2011年03月26日 | 洋画(11年)
 『アレクサンドリア』を新宿ピカデリーで見てきました。

(1)この映画は、古代エジプトを舞台にした作品ではあるものの、そして一人の女と彼女を巡る2人の男の愛の物語ではありながら、あまりに現代の世相に関連するメッセージ性が強くあからさまで、結果として物語の展開が単調なものになってしまっているのでは、と思えます。
 要すれば、古代エジプトの伝統的な宗教と、ユダヤ教、それに新興のキリスト教の争いが、映画の中で中心的に描かれているところ、まさに現代のイスラム原理主義とキリスト教等との争いのアナロジーとしてこれを容易に捉えることができるでしょう(注1)。
 映画では、何度もアレクサンドリアが宇宙的な視点から俯瞰されますが、それは、宗教的な争いといっても、宇宙全体からすればとても小さな揉め事にすぎないと言っているのではと思えますし、最後に主人公ヒュパティアレイチェル・ワイズ)の目が捉えるドームの天井の穴が楕円から円形になるというのも、中心が複数ある楕円という寛容な世の中から、中心が一つの円という不寛容な世の中へ移行していく姿を捉えたものと言えましょう。
 また、次第にアレクサンドリアの権力を掌握していくキュリロス主教サミ・サミール)は、きちんと聖書の言葉を読み上げた上でヒュパティアを弾劾しますが、こんなところは、原理主義的な宗教活動を髣髴とさせるのではないでしょうか?
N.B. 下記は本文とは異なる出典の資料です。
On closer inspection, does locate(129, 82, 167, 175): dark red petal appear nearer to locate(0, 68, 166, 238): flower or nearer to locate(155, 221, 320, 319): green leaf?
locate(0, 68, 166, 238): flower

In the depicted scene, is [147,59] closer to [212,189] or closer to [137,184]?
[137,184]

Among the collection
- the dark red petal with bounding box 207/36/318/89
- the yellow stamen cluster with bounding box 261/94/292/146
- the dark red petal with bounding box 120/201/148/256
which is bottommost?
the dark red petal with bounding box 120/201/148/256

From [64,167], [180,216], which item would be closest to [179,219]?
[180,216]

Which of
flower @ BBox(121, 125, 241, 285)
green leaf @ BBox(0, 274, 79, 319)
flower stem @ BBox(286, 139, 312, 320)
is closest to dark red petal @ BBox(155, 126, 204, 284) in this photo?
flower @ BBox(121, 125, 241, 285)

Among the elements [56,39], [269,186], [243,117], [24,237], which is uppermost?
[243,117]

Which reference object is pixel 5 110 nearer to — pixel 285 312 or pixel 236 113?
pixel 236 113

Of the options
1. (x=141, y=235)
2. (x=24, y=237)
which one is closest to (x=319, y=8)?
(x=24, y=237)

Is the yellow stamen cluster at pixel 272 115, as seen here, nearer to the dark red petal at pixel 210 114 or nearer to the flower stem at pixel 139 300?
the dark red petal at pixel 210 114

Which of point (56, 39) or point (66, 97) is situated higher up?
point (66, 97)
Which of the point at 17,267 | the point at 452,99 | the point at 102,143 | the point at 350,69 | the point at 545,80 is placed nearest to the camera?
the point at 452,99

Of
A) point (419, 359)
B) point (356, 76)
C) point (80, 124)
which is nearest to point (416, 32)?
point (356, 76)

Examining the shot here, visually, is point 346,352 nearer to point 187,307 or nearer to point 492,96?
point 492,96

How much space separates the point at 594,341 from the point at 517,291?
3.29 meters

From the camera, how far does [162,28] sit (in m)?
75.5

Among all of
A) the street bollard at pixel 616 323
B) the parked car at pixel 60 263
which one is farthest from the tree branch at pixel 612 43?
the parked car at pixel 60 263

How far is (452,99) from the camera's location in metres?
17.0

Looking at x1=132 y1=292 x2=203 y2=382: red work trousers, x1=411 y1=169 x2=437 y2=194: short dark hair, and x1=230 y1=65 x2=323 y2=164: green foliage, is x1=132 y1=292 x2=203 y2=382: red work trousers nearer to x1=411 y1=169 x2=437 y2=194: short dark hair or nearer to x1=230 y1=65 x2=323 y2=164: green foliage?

 とはいえ、こんな風に現代の世相の観点からこの映画を捉えるだけでは、甚だつまらないことになってしまいます。
 なにしろ、現在の姿からは想像も出来ない当時の繁栄したアレクサンドリアの都市の光景が、セットとCGを使いながら、細部に至るまで詳細に映画では描き出されているのですから!

 でも、期待した世界7不思議の一つとされるアレクサンドリアの大灯台は遠景でしか描かれていないのが残念だという点はともかくとしても、主人公ヒュパティアを巡る2人の男の話にしても、ヒュパティアの方が、哲学の研究に専らの関心があって、あまり男に興味を持ってはいないように描かれ、また男たちも、一方は奴隷のダオスマックス・ミンゲラ)であり、もう一方はアレクサンドリアを治める長官のオレステスオスカー・アイザック)というように身分に差があり過ぎて、女を巡る争いといったレベルにならないというのでは拍子抜けです。
 特に、ダオスは、奴隷としていつもヒュパティアの身の回りの世話をしていて、その内に彼女に対し秘めた愛を覚えるのですが、ヒュパティアは彼のことなど眼中に全くないのです(入浴に際し、彼に手伝わせるくらいなのですから!)。
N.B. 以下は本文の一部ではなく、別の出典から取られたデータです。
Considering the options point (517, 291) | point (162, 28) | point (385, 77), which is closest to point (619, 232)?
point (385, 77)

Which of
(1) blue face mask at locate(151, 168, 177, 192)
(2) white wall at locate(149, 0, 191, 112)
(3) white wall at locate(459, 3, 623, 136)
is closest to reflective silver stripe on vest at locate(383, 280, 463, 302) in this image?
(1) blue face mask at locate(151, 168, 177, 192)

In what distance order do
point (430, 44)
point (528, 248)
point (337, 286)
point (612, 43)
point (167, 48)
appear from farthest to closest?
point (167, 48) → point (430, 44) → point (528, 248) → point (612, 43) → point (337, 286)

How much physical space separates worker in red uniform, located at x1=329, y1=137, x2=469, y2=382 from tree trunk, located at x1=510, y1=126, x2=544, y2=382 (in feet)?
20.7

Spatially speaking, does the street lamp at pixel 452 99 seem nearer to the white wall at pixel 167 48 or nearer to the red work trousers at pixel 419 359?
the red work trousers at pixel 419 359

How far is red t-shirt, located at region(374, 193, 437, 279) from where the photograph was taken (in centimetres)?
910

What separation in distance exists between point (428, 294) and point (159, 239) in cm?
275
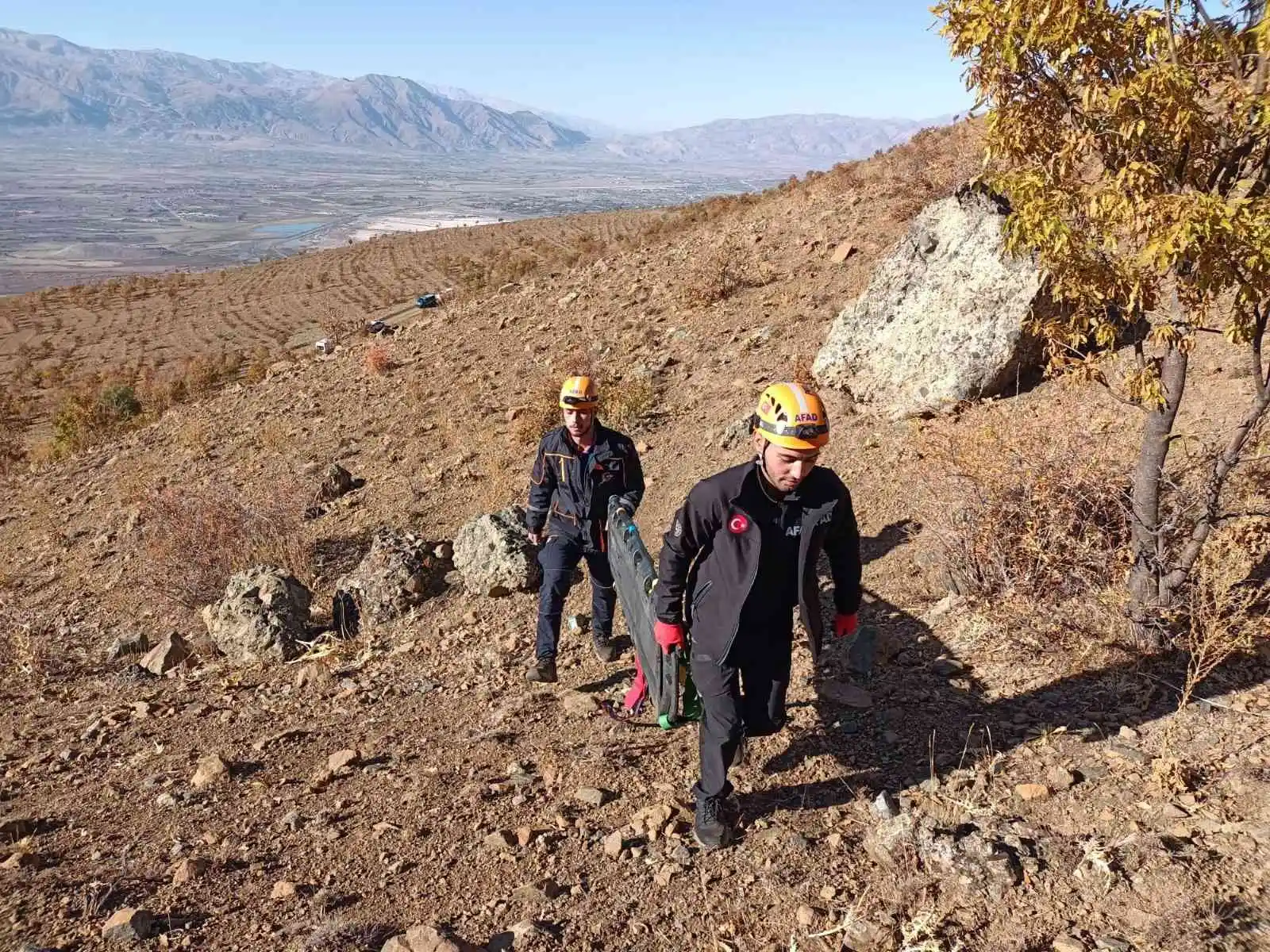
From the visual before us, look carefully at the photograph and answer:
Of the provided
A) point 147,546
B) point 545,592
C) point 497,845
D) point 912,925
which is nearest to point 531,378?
point 147,546

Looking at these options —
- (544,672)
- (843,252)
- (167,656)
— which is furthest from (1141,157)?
(843,252)

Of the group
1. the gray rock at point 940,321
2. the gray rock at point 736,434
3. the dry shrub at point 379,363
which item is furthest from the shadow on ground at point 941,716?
the dry shrub at point 379,363

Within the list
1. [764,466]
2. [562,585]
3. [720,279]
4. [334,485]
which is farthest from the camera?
[720,279]

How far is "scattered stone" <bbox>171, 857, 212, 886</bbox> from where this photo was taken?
3521 mm

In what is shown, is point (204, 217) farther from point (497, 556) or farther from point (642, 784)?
point (642, 784)

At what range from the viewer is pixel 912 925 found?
2936mm

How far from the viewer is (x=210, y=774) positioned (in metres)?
4.51

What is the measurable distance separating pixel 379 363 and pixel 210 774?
10.6 metres

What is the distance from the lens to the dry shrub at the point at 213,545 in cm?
802

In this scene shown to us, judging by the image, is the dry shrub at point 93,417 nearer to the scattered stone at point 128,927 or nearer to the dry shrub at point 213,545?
the dry shrub at point 213,545

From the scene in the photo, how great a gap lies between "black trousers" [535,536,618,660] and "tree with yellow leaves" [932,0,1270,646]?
3060mm

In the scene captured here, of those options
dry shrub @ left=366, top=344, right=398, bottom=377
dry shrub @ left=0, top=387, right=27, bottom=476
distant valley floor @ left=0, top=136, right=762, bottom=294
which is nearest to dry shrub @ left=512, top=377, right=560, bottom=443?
dry shrub @ left=366, top=344, right=398, bottom=377

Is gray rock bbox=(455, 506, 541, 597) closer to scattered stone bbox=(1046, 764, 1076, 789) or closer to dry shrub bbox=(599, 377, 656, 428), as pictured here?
dry shrub bbox=(599, 377, 656, 428)

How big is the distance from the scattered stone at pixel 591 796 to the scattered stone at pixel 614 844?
29 cm
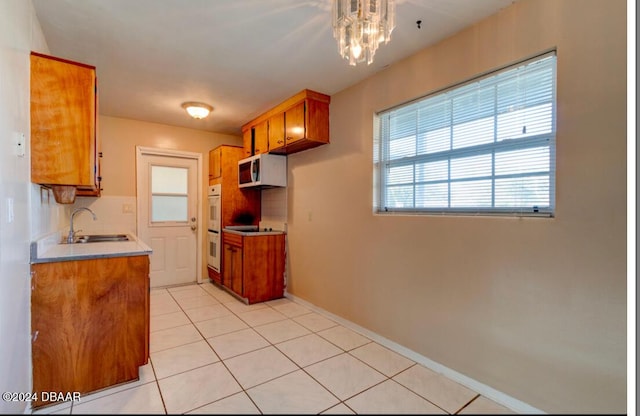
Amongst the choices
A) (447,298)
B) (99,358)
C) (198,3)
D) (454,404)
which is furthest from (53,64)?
(454,404)

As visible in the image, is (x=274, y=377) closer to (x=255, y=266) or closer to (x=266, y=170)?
(x=255, y=266)

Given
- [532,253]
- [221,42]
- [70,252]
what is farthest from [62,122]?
[532,253]

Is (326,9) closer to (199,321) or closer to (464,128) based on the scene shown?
(464,128)

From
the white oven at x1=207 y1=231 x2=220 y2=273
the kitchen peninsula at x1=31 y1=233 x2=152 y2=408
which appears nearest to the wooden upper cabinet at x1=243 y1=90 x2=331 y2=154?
the white oven at x1=207 y1=231 x2=220 y2=273

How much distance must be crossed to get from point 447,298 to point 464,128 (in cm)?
119

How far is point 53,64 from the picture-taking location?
1815 millimetres

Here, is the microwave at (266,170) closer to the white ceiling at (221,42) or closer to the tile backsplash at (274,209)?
the tile backsplash at (274,209)

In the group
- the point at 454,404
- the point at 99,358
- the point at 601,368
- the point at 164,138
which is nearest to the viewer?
the point at 601,368

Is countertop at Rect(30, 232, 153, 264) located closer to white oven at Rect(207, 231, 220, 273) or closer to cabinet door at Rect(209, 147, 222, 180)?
white oven at Rect(207, 231, 220, 273)

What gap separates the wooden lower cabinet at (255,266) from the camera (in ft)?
11.6

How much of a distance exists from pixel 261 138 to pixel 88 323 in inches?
104

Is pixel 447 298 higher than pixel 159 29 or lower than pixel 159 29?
lower

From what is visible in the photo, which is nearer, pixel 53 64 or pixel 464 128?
pixel 53 64

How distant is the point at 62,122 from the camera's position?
184cm
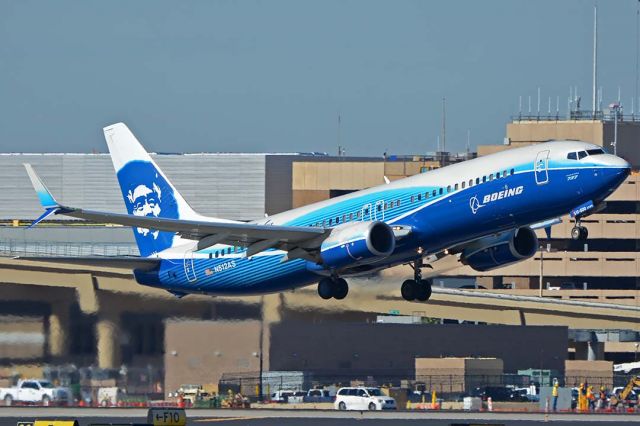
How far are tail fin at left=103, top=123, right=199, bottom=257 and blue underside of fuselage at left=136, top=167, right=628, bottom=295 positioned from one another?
419cm

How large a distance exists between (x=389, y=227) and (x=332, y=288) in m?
4.17

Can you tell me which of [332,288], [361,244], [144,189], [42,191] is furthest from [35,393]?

 また、オレステスの方も、皆の前でヒュパティアに対する愛を公言したものの、彼女に袖にされると、以後は彼女を守ることに努めはするものの、一線を越えることはありません。
 これでは、ハリウッド映画得意の恋愛物語にはなりようがないでしょう。



 とはいえ、キリスト教徒たちが、アレクサンドリアの図書館に突入して、様々の石膏像を打ち壊したり、また膨大な数の書物(パピルス)を火にくべる有様など、なかなか緊迫感のある映像を作り出しています。
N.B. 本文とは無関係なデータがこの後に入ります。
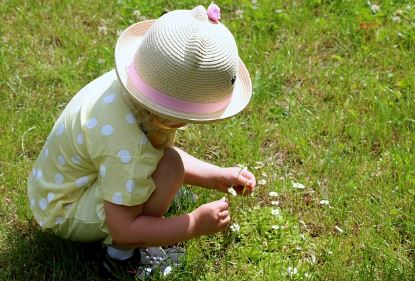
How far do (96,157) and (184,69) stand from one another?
0.45 metres

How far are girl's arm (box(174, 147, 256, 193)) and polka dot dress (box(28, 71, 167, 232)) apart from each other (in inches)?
17.5

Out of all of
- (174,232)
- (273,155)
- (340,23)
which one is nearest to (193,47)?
(174,232)

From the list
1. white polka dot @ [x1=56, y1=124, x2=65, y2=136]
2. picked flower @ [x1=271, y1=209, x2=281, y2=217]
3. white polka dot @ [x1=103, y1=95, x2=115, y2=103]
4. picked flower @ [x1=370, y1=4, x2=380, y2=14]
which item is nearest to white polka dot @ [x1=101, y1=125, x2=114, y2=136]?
white polka dot @ [x1=103, y1=95, x2=115, y2=103]

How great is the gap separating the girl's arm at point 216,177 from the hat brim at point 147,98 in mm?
475

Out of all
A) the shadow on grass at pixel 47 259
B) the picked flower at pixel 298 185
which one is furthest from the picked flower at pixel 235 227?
the shadow on grass at pixel 47 259

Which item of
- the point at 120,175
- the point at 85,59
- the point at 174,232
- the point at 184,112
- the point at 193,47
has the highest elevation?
the point at 193,47

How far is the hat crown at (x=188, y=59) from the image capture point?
2.34m

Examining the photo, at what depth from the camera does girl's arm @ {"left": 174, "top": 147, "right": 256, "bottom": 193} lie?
3.01m

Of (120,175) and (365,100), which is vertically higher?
(120,175)

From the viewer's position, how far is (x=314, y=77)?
4.00 m

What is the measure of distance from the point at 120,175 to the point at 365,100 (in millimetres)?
1714

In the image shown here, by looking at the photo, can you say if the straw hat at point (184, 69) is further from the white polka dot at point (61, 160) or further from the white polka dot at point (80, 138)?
the white polka dot at point (61, 160)

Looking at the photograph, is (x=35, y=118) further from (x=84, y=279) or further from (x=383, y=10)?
(x=383, y=10)

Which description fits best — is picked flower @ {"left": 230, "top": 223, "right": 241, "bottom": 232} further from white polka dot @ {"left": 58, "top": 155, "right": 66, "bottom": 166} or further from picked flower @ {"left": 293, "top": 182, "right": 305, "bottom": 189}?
white polka dot @ {"left": 58, "top": 155, "right": 66, "bottom": 166}
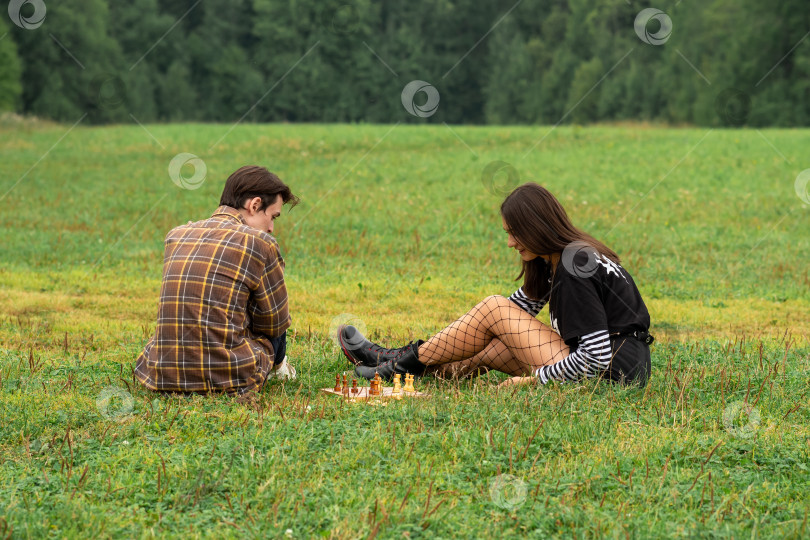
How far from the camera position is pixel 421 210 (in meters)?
16.0

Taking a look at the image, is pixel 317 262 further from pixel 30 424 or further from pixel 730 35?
pixel 730 35

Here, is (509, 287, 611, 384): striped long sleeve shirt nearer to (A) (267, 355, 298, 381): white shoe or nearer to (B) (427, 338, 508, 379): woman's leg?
(B) (427, 338, 508, 379): woman's leg

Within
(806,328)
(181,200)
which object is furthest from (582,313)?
(181,200)

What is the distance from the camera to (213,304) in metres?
5.23

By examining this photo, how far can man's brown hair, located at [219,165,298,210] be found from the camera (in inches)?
215
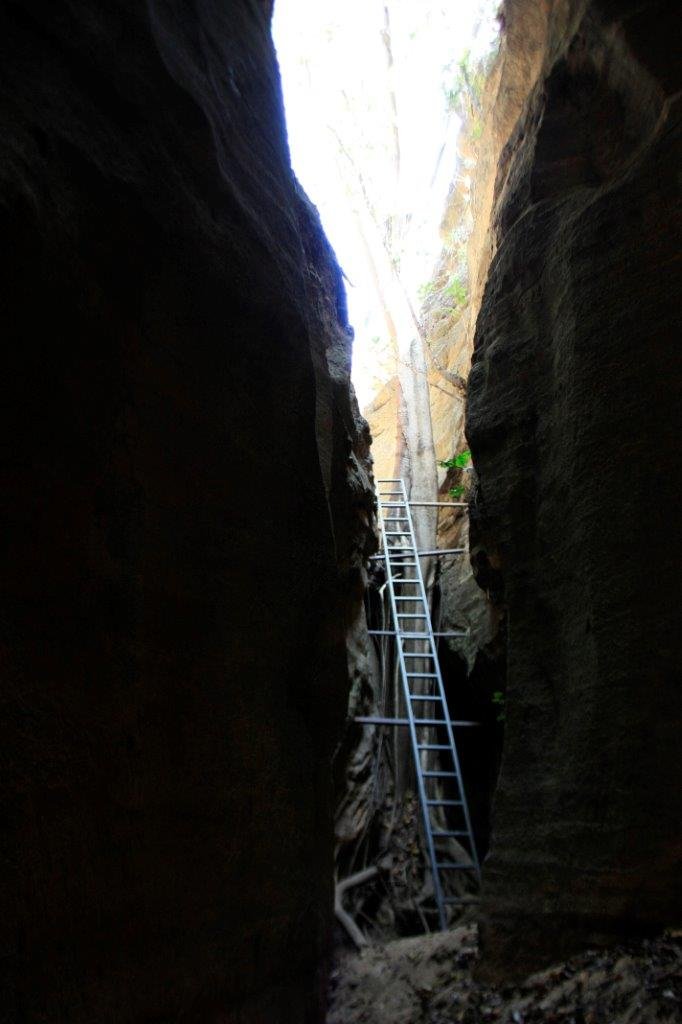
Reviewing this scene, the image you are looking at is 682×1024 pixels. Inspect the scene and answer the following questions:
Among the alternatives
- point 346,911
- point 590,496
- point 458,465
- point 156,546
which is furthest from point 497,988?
point 458,465

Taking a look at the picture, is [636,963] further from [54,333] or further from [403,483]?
[403,483]

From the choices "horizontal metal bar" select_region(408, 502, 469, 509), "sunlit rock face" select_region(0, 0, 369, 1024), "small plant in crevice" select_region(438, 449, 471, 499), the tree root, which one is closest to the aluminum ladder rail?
"horizontal metal bar" select_region(408, 502, 469, 509)

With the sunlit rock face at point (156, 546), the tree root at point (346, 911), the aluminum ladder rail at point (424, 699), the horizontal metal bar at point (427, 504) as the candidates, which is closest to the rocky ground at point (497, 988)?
the tree root at point (346, 911)

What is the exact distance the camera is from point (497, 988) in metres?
3.70

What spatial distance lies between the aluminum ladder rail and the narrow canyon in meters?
1.90

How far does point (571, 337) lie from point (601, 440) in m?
0.66

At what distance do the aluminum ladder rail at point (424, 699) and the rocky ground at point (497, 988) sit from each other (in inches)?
59.8

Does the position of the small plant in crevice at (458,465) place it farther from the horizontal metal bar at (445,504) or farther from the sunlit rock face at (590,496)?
the sunlit rock face at (590,496)

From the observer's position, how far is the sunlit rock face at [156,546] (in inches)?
89.0

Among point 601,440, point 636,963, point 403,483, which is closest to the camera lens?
point 636,963

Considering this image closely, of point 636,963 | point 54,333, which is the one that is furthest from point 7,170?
point 636,963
 さらに、主人公ヒュパティアを演じるレイチェル・ワイズは、『ナイロビの蜂』(2005年)などで見ていましたが、この映画ではまさに中心的な役柄を、その実に威厳のある堂々とした容姿と演技力で実にうまくこなしています。



 総じて、映画を見ることで1600年ほどの昔のことに思いを馳せることができたという点だけでも、この映画は評価できるものと思います。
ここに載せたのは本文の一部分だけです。